Although customer journey mapping has grown in complexity in recent years, it is an indispensable marketing tactic. Companies that connect their data across channels gain a distinct edge over rivals that can’t or don’t form these connections. The following are just a few of the new abilities that open up when marketers synchronize the customer journey with their efforts:
- Maintain a complete view of the customer. If you can follow individual customers from initial interest to purchase, you can to create a profile that will inform all further communication, and the personalize those communications to suit that single person’s unique progress through the steps of the journey. The advantages below all stem from having access to this insight. The Boston Globe realized a large portion of readers, both subscribers and non, clicked through emails to the site, but because they didn’t log in, the content wasn’t tailored specifically to their interests. Now, BlueConic embeds a unique identifier into their emails to track URLs and thus recognize readers as soon as they went from their email to web. As a result, the company can serve up more thoughtful content recommendations and subscription offers – as well as increase the number of known visitors to Globe properties.
- Anticipate customer behaviors. Working with the profile described above, you can predict what a visitor will want or need from your brand. This means automatically using intent data, both current and accumulated, to coax a curious consumer further down the path to a purchase. Follow Raen Optics on this, which creates demand for a particular product with shipping incentives on specialized exit intent messages. Double digit increases in conversions result.
- Guide customers as they progress. If you’ve mapped the whole customer journey, you know where potential buyers need to go next to be one step closer to a purchase. You can send out custom materials periodically, leading prospects along until it’s time to buy. These can encompass multiple channels – web reminder boxes on return visits, email newsletters with tailored content and more. An individual-level view of the conversion funnel can help:
- Personalize communication. If you have a map of the customer journey and an actionable record of customer’s data, it’s possible to address the exact needs those consumers have at that particular time. By recognizing individuals, even those who haven’t made themselves identified, you can offer relevant messaging, helping engagement immensely. The Seattle Times is currently testing more dynamic personalization efforts, including BlueConic, because readers are more likely to click on articles consistent with their interests and browsing behavior rather than an aggregate.
- Measure results and make smarter decisions. With a comprehensive understanding of the customer journey, you have a framework to track and potentially influence customer engagement and progress. Conversely, if you’re not sure about what the path to purchase looks like, it’s far harder to determine whether consumers are on the right path. For example, Chilewich’s attributes considerable additional revenue to their implementation of multi-channel cart abandonment recovery use-cases whereby they can ensure their shoppers complete their purchases.
“The customer data platform has emerged as a valuable tech tool.”

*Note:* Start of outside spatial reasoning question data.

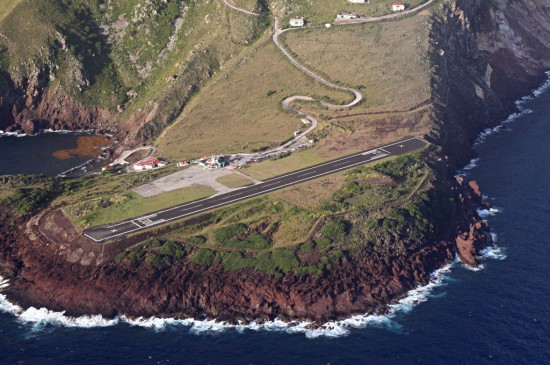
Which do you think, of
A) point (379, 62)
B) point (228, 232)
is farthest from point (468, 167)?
point (228, 232)

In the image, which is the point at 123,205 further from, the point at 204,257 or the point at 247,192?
the point at 247,192

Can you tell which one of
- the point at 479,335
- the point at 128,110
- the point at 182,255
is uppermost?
the point at 128,110

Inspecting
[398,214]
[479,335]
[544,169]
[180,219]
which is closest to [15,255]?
[180,219]

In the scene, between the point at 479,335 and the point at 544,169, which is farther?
the point at 544,169

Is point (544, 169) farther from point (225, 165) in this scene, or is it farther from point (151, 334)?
point (151, 334)

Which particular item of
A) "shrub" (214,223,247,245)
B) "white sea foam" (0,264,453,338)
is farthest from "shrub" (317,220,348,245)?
"white sea foam" (0,264,453,338)
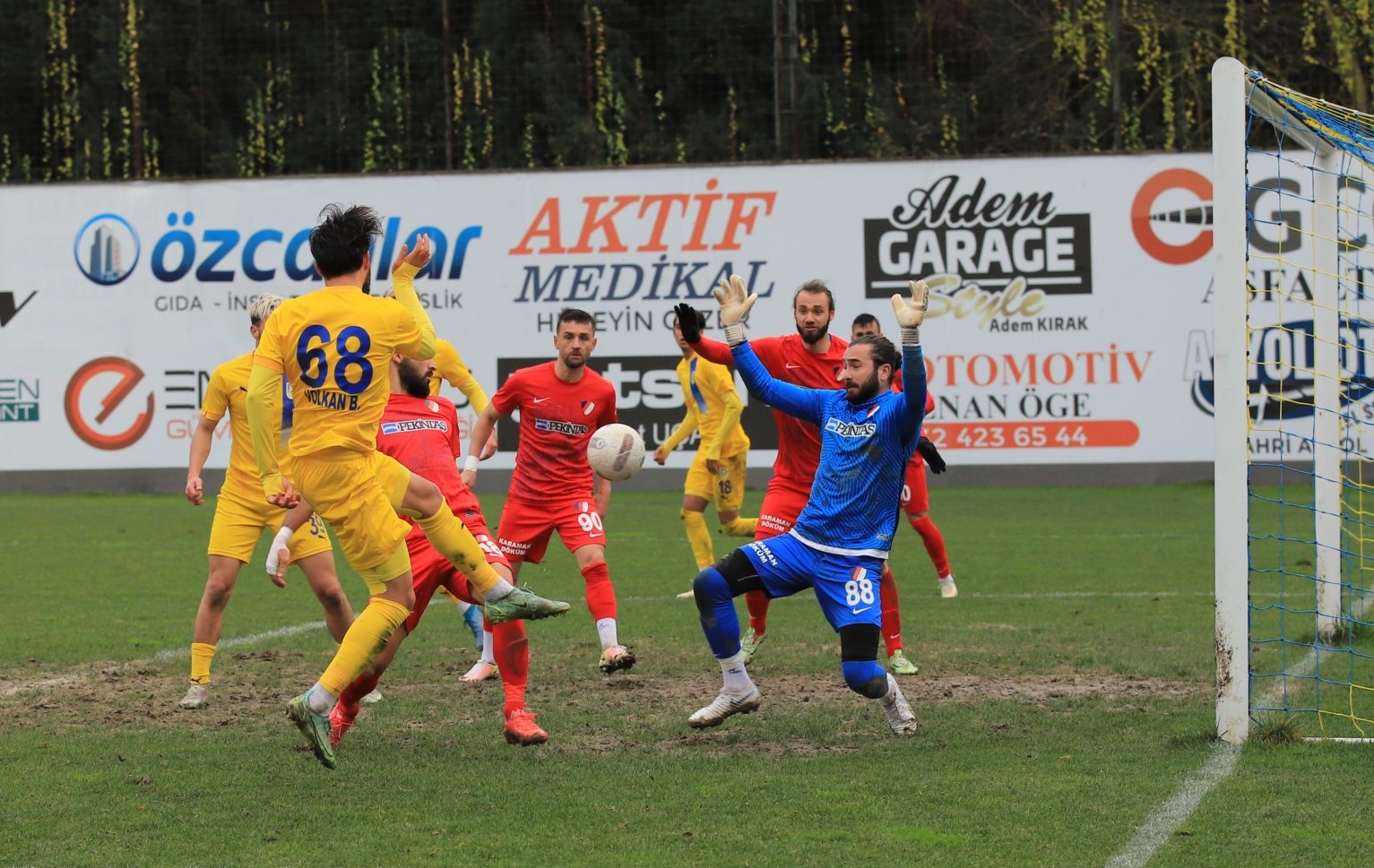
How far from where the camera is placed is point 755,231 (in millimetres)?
21594

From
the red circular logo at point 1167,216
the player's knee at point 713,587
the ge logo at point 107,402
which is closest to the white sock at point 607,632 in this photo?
the player's knee at point 713,587

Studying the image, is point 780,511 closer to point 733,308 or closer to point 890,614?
point 890,614

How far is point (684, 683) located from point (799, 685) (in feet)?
2.03

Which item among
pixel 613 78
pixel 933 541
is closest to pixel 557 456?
pixel 933 541

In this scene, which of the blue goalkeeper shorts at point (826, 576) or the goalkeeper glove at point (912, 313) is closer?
the goalkeeper glove at point (912, 313)

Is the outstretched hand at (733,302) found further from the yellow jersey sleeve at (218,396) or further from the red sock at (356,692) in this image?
the yellow jersey sleeve at (218,396)

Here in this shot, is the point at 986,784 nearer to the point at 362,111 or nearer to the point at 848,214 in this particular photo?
the point at 848,214

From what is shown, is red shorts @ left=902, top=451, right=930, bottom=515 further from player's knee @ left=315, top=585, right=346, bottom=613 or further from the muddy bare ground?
player's knee @ left=315, top=585, right=346, bottom=613

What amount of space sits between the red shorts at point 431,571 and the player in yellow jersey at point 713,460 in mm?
4368

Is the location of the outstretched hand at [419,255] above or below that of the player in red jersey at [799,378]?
above

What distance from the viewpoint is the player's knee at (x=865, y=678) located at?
21.8 feet

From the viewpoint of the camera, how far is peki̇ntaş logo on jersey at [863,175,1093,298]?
21203mm

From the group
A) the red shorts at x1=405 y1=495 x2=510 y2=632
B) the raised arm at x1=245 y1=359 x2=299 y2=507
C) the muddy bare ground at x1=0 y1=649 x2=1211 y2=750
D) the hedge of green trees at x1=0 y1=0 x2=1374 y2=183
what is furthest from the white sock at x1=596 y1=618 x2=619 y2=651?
the hedge of green trees at x1=0 y1=0 x2=1374 y2=183

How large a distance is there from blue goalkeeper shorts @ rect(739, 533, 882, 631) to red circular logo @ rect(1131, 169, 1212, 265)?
15.7 meters
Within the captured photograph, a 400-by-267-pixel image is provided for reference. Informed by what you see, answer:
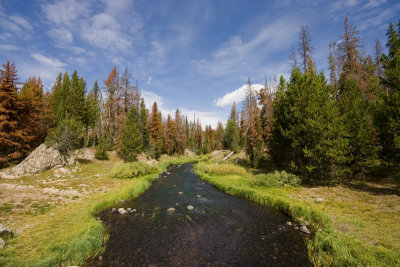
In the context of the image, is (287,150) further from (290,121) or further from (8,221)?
(8,221)

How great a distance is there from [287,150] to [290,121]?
3.97 m

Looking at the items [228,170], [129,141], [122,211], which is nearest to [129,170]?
[129,141]

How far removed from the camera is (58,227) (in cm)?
901

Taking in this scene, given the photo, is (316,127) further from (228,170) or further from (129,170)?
(129,170)

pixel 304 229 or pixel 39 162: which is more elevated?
pixel 39 162

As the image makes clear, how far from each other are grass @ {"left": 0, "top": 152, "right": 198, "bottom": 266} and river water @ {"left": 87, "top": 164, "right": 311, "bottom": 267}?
76 centimetres

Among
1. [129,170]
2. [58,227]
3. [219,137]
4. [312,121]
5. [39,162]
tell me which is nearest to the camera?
[58,227]

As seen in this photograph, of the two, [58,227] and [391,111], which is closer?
[58,227]

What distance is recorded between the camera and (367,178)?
18.0 metres

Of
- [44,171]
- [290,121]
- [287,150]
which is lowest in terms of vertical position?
[44,171]

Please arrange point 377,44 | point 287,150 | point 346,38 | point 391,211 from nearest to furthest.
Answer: point 391,211 → point 287,150 → point 346,38 → point 377,44

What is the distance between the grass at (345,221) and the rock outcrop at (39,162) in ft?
77.6

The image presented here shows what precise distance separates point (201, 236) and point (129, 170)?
17650 mm

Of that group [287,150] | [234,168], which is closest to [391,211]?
[287,150]
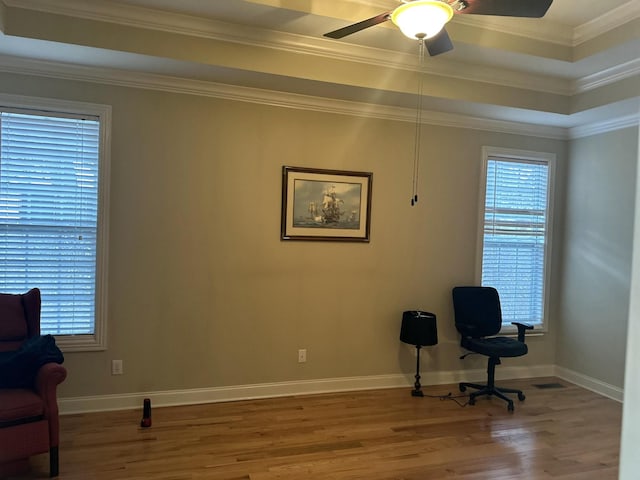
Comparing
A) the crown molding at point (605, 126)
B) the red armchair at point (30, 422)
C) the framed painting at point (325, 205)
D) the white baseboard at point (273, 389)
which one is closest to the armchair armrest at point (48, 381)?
the red armchair at point (30, 422)

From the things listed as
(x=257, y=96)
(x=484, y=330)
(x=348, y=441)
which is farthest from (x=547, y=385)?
(x=257, y=96)

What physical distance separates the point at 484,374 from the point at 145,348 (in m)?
3.31

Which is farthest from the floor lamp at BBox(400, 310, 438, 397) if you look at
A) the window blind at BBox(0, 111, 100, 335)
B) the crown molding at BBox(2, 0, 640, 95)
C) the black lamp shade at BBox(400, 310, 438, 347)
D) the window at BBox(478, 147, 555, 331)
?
the window blind at BBox(0, 111, 100, 335)

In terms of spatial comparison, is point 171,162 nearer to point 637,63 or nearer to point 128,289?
point 128,289

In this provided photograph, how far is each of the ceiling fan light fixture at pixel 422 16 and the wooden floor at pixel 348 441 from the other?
2.53 meters

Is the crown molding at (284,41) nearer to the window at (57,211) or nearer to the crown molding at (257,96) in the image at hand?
the crown molding at (257,96)

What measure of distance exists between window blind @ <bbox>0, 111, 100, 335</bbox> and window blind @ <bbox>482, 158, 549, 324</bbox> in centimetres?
370

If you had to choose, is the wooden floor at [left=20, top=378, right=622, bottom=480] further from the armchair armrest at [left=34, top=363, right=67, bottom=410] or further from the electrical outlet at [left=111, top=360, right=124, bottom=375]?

Making it happen. That takes care of why understanding the customer’s journey is paramount today, but how can companies make sure they have all the necessary information synched up? Standard customer relationship management systems aren’t up to the task today, as they are only one element of a good data collection and use infrastructure. Due to the many different touchpoints involved in customer engagement and the fact that consumers will likely migrate between them many times as they contemplate a purchase, the customer data platform has emerged as a valuable tech tool.
If your marketing campaigns aren’t built with the aid of a CDP, your valuable information will keep living in diaspora from each other, undermining your ability to map the customer journey and build profiles that follow buyers across different channels. With individuals moving constantly between online channels, as well as engaging with companies offline, there are plenty of data sources to synchronize. If you get only part of the picture, the many advantages above may never come to fruition. This is the simple but compelling case for better data management as a customer experience tool.